Term coined by Margot Elyse. Very apt term indeed for what is expected of Adoptees fresh out of the fog.
When I first arrived in the scene, I was greeted with soft open arms by relinquishers everywhere. They patted my head and told me to be sad. They cheered me on when I tore into the adopters. They lifted me up on celebratory shoulders when I published anti adoption, anti adopter blogs.
Then I wrote, "Self Righteous Birthmother? Come, Let's Chat". A bit of a vent toward my mother and many of the ones I read, before they all blocked me, letting them know what I thought of their "choices" and "feelings". Because I didn't, don't, and cannot subscribe to relinquisher exaltation and "birth mother love".
You see, I don't need to excuse my mother for what she did. I lost the need to excuse her for her actions when I met her twenty years ago. My mother willingly relinquished eight children. There's nothing excusable there.
Boy did they change their tune. Holy shit. Women I liked, women I'd supported against adopters, turned on me like fucking Cujo.
Because we are supposed to bypass the grief our mothers bequeathed us. We are supposed to embrace and forgive them, because they're so full of desperate regret and guilt at what they've done. We are supposed to swallow our pain and anger and never let it be seen.
And I think I know why.
Because, much like adopters, it KILLS them to know that they've caused their child this kind of pain. It kills them to see our hurt, our loneliness, the abject black nothingness that comes from living a false life with a fake name and pretend parents. They can't stand the guilt that what they thought was best was actually worst, and that their "loving choice" made us feel so very unloved.
Cribmates, we cannot bypass the birthmother. We have to be allowed our pain and anger at our mothers. We need to express it. It needs to be seen and heard. We cannot internalize it. It is most fundamental to our recovery that this not be subverted.
Mother doesn't know best. She didn't then and she doesn't now.
My dear cribmates, do not subscribe to the Birthmother Bypass. It can be the most destructive thing you can do... internalizing and subverting your most integral feeling, the one you have the most innate right to express.
I don't need to excuse my mother. Regardless of her circumstances, neither do you. In your recovery, what they went through and lost is not the focus. The focus should be on your feelings and circumstances. And let's face it, as babies, she was there, then she was gone, and that's all we knew.

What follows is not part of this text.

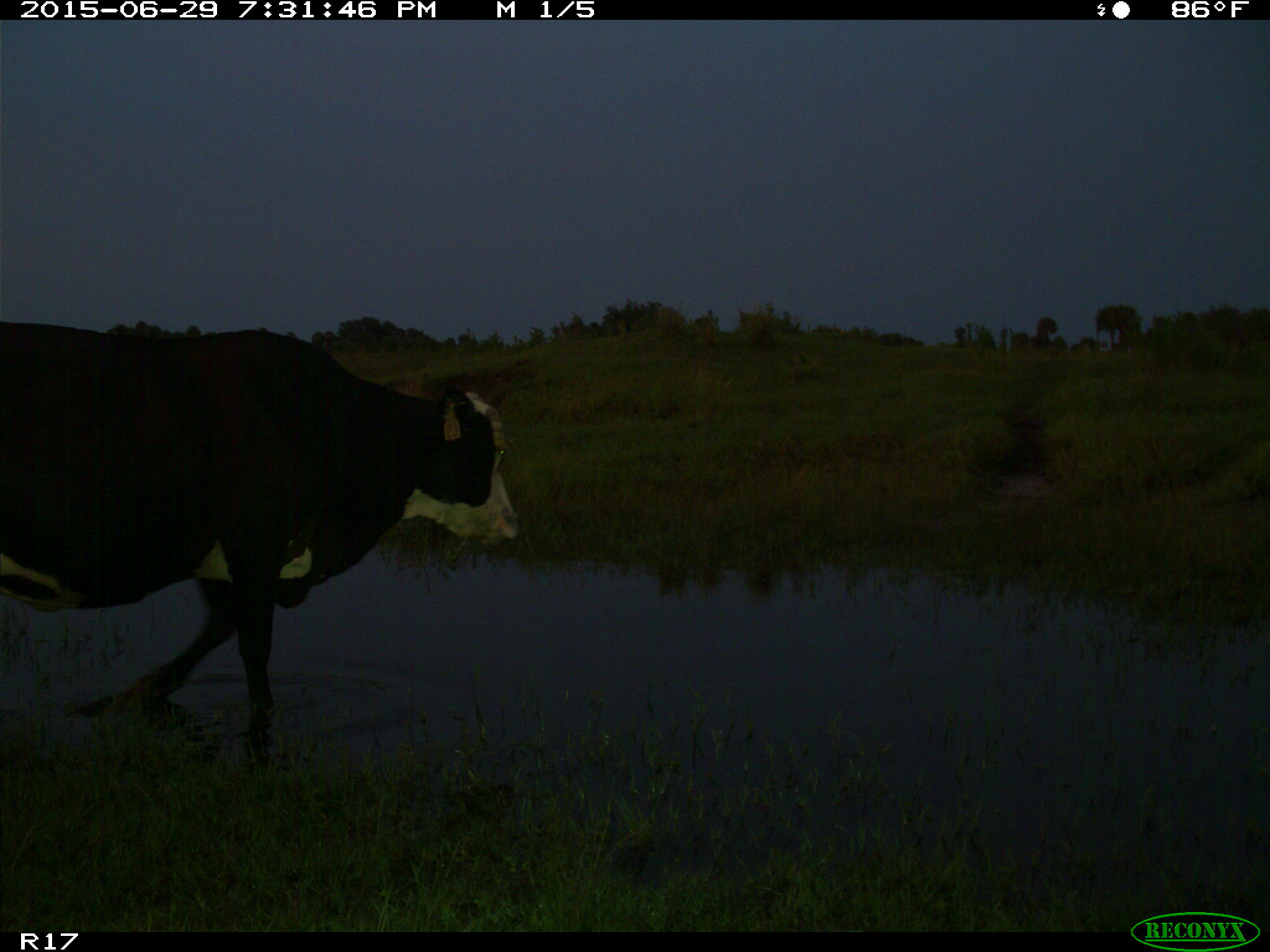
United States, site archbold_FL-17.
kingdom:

It's ok to be mad at your mother, and it's ok to say it out loud. It's ok to be mean and harsh and disrespectful. It's ok to say anything you need to say to try to feel better about what was done to you. You don't have to be gentle. The relinquishers are fully grown adults, responsible for their own feelings. Let them worry about them. You worry about you, your needs, and your feelings.
It's ok to be selfish sometimes, Cribmates. You take care of you. All my love and support to all of you.